§ Selected extract:
========================================

I present a Rust-specific sequel to my previous benchmark of 2 Kotlin and a Rust microservice — it’s hard to resist one’s own curiosity and popular demand, especially when you’ve been nerd-sniped. Let’s stress-test the two prominent web frameworks: Actix Web and Rocket. In addition to stable “threads & blocking calls” Rocket v0.4, I have included a development snapshot of in-the-works Rocket v0.5, which is async and no longer requires nightly Rust.
Impatient? Jump to the results.
I’ll take advantage of the previous article to fully describe aspects that apply equally well to this round:
- How this is different than TechEmpower benchmarks. TL;DR: we want to capture finer nuances and test idiomatic implementations with error reporting, logging, etc. — rather than highly optimised ones.
- The microservice we’ve benchmarking. TL;DR: a simple endpoint that does one call to Elasticsearch server.
- The testing methodology. TL;DR: repeated runs of a Python script that spins microservice Docker container and exposes it to an increasing number of concurrent connections using wrk.
- Runtime Environment. TL;DR: we limit the microservice to 1.5 CPU cores and 512 MiB memory using Docker.
- Hardware. TL;DR: Google Cloud Platform VM with 4-core AMD Epyc Rome CPU for the microservice + 12-core machine for the Elasticsearch server.
We still compile in release mode, target
skylake, and utilize cheap performance tricks.
What changed is Rust version, we have to use nightly because of Rocket v0.4.
More specifically, all implementations are compiled using
rustc 1.47.0-nightly (2d8a3b918 2020-08-26).1
Code as benchmarked: locations-rs tag
Uses Actix Web 3.0.2.
Just some small things have changed since the version described in the last post:
- We now use version 3.0, but note that its performance matches v2.0 in our case.
- OpenAPI (Swagger) support is reintroduced as I was able to make Paperclip support v3.0, too.
Code as benchmarked: locations-rs-rocket tag
Uses stable Rocket 0.4.5.
Porting from Actix to Rocket v0.4 was a matter of
one +175 -150 lines commit.2
It looks a bit scary but was mostly mechanical:
converting Actix type to Rocketry ones, and then fixing all compiler errors —
I love how
rustc essentially works as your to-do list.
There was only one major hurdle:
Calling Async Functions from Blocking Handlers
Rocket v0.4 handlers are classic blocking (sync) functions, but Reqwest-based elasticsearch-rs only provides an async API. Whoops.

========================================

§ Given data:
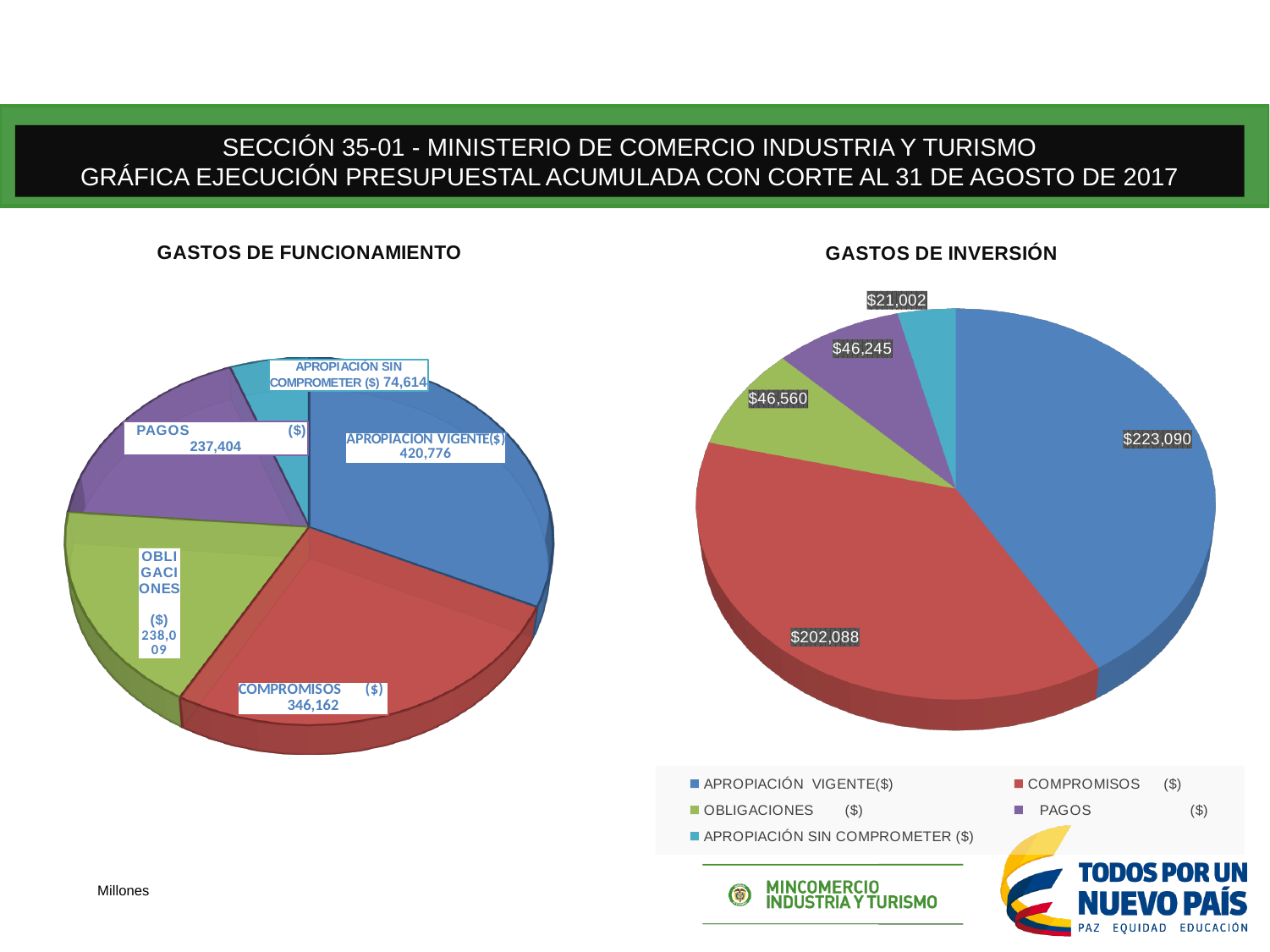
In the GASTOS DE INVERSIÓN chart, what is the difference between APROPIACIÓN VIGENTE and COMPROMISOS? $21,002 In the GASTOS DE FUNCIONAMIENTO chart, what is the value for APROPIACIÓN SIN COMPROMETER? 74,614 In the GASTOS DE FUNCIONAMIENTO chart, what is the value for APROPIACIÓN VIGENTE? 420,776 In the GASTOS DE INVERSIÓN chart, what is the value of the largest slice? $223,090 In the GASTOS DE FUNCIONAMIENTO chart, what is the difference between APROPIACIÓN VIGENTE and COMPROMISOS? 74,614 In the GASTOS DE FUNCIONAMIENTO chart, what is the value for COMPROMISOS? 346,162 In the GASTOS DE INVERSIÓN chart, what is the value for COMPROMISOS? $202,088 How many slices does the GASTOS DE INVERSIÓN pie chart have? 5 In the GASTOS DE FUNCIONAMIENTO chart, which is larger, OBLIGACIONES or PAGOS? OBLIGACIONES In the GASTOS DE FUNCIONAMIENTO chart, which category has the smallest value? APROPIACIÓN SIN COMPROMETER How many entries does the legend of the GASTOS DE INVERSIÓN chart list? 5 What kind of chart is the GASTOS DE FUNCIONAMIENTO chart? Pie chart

========================================

§ The problem: Reproduce the part of the benchmark article starting with "- Runtime Environment." and going on through "stable Rocket 0.4.5.", word for word. Rely on the benchmark article by itself and leave the data aside.

§ Reply:
- Runtime Environment. TL;DR: we limit the microservice to 1.5 CPU cores and 512 MiB memory using Docker.
- Hardware. TL;DR: Google Cloud Platform VM with 4-core AMD Epyc Rome CPU for the microservice + 12-core machine for the Elasticsearch server.
We still compile in release mode, target
skylake, and utilize cheap performance tricks.
What changed is Rust version, we have to use nightly because of Rocket v0.4.
More specifically, all implementations are compiled using
rustc 1.47.0-nightly (2d8a3b918 2020-08-26).1
Code as benchmarked: locations-rs tag
Uses Actix Web 3.0.2.
Just some small things have changed since the version described in the last post:
- We now use version 3.0, but note that its performance matches v2.0 in our case.
- OpenAPI (Swagger) support is reintroduced as I was able to make Paperclip support v3.0, too.
Code as benchmarked: locations-rs-rocket tag
Uses stable Rocket 0.4.5.